O veganismo nos dias de hoje é muito difundindo aqui no Brasil, diversas classes, pessoas de diferentes visões, experiencias e posições politicas estão aderindo a filosofia.
Apesar de a muito tempo o Brasil ter registros de vegetarianos como o jornalista Carlos Dias Fernandes que já atuava como um propagador do vegetarianismo como autor do livro “Proteção aos Animais” e até mesmo a fundação da Sociedade Brasileira de Vegetarianismo ( 1917 ) o veganismo ainda não era conhecido por aqui.

STRAIGHT EDGE

O Straight edge foi difundido nos anos 80´s com o Minor. Threat, porém já existem indícios que por meados dos de 77 a 80 já existiam alguns grupos de anarco-punks que tinham uma vida livre de drogas mas sem mencionar o termo “straightedge”.
O straight edge se resume a ter uma vida livre de drogas, cigarro, cerveja, um postura positiva e libertária.

Live for This — No galpão do Jabaquara — Foto Mauricio Santana

Esse movimento nasceu dentro do PUNK que na época era totalmente atrelado ao alto consumo de drogas e o straightedge que veio através de uma música do MINOR THREAT com o mesmo nome, que fala justamente o disso, dos punks que na época pareciam “mortos vivos”, abusando de drogas.

_MATERIAL DE ENTRADA:_
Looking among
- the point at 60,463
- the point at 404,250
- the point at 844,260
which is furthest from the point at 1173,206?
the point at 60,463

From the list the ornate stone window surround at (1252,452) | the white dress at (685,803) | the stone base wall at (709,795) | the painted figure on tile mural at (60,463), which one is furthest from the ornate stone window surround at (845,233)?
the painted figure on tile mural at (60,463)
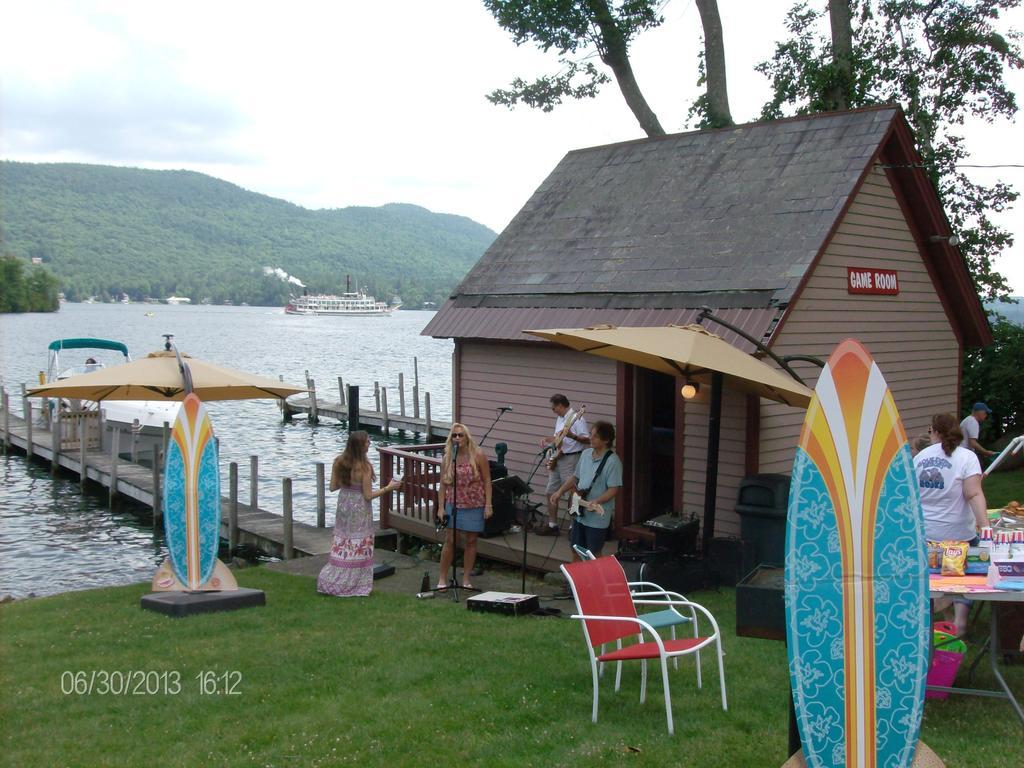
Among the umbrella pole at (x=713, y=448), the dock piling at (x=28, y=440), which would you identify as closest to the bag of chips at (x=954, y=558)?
the umbrella pole at (x=713, y=448)

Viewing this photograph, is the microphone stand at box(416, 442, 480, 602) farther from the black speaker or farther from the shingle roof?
the shingle roof

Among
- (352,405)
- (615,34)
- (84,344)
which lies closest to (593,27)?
(615,34)

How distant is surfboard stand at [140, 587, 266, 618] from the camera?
934 cm

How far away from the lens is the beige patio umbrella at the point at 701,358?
8562 mm

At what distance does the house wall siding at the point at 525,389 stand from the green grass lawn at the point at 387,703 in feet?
14.5

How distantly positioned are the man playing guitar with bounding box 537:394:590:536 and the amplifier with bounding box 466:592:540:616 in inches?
99.2

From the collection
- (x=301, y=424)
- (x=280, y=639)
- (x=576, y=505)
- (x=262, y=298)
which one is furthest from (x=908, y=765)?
(x=262, y=298)

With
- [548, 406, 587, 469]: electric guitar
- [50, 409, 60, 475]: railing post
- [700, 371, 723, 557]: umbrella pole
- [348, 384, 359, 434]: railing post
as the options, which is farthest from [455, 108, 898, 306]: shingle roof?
[50, 409, 60, 475]: railing post

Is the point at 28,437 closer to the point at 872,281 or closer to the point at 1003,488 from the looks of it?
the point at 872,281

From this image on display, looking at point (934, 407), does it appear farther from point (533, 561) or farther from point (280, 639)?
point (280, 639)

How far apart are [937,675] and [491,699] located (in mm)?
2872

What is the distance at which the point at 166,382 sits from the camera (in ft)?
33.2

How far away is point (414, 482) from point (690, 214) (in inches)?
212

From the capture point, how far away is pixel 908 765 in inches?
154
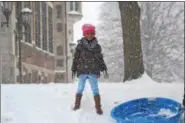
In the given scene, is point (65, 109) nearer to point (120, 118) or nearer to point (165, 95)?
point (120, 118)

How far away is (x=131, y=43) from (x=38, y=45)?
21.9 meters

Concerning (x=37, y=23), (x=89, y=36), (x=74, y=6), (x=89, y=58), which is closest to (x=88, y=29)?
(x=89, y=36)

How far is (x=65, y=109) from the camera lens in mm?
9258

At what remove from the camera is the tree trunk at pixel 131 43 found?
12.5 meters

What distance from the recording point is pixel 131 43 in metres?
12.5

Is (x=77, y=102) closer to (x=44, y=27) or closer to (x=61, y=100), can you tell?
(x=61, y=100)

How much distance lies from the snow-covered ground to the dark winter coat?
71cm

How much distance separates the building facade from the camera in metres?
22.9

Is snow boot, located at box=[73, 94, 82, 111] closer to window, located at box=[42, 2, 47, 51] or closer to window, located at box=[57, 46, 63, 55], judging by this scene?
window, located at box=[42, 2, 47, 51]

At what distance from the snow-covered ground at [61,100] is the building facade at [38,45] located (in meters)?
8.40

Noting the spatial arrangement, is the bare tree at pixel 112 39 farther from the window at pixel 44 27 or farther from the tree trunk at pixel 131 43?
the tree trunk at pixel 131 43

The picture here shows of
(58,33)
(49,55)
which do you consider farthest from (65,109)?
(58,33)

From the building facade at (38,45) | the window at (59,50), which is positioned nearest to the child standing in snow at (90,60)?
the building facade at (38,45)

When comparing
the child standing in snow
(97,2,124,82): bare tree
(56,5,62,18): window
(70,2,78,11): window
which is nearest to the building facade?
(56,5,62,18): window
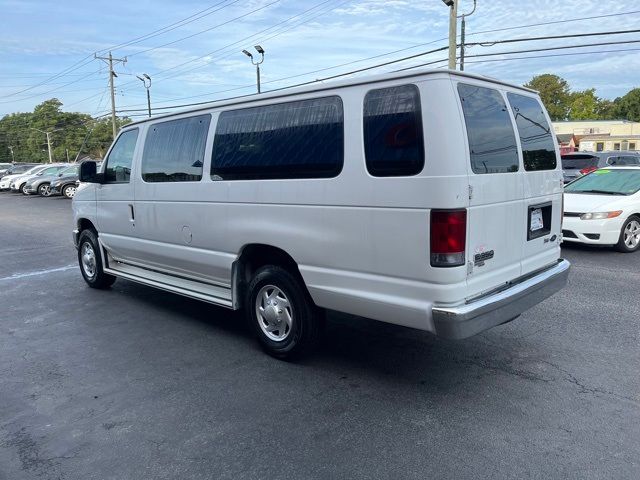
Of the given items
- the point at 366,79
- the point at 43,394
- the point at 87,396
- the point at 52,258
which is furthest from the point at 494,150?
the point at 52,258

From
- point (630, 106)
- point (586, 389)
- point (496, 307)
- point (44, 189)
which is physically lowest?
point (586, 389)

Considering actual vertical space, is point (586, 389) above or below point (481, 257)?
below

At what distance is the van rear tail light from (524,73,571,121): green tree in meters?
104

_TAREFA ESCRITA 1:_ Liste todas as linhas dos registros em que aparece a palavra "pole".
_TAREFA ESCRITA 2:_ Retome o texto sobre veganismo e straight edge, continuando-o a partir da última frase apresentada.

_RESPOSTA À TAREFA 1:_
Among the umbrella pole at (x=713, y=448), the dock piling at (x=28, y=440), which would you identify as closest to the bag of chips at (x=954, y=558)?
the umbrella pole at (x=713, y=448)
- [700, 371, 723, 557]: umbrella pole

_RESPOSTA À TAREFA 2:_
Uma marca importante dentro do stright edge é o “X” marcado nas mãos, segundo historiadores do movimento diz, o X era para marcar quem era menor dentro do bares de shows e não poderiam consumir bebida alcólica.

VEGAN ANARCO-PUNK

O veganismo ganhou muita força quando bandas como Flux Of Pink Indians e o CRASS já falavam de libertação animal atrelado a uma politica libertária e questões sociais, isso no começo dos anos 80’ o veganismo já tinha a sua porção politica.

“Se não fosse pelo anarco-punk, especialmente as bandas que cantaram sobre libertação animal, o movimento vegan/direitos animais não seria tão grande como é hoje, e não há discussão!”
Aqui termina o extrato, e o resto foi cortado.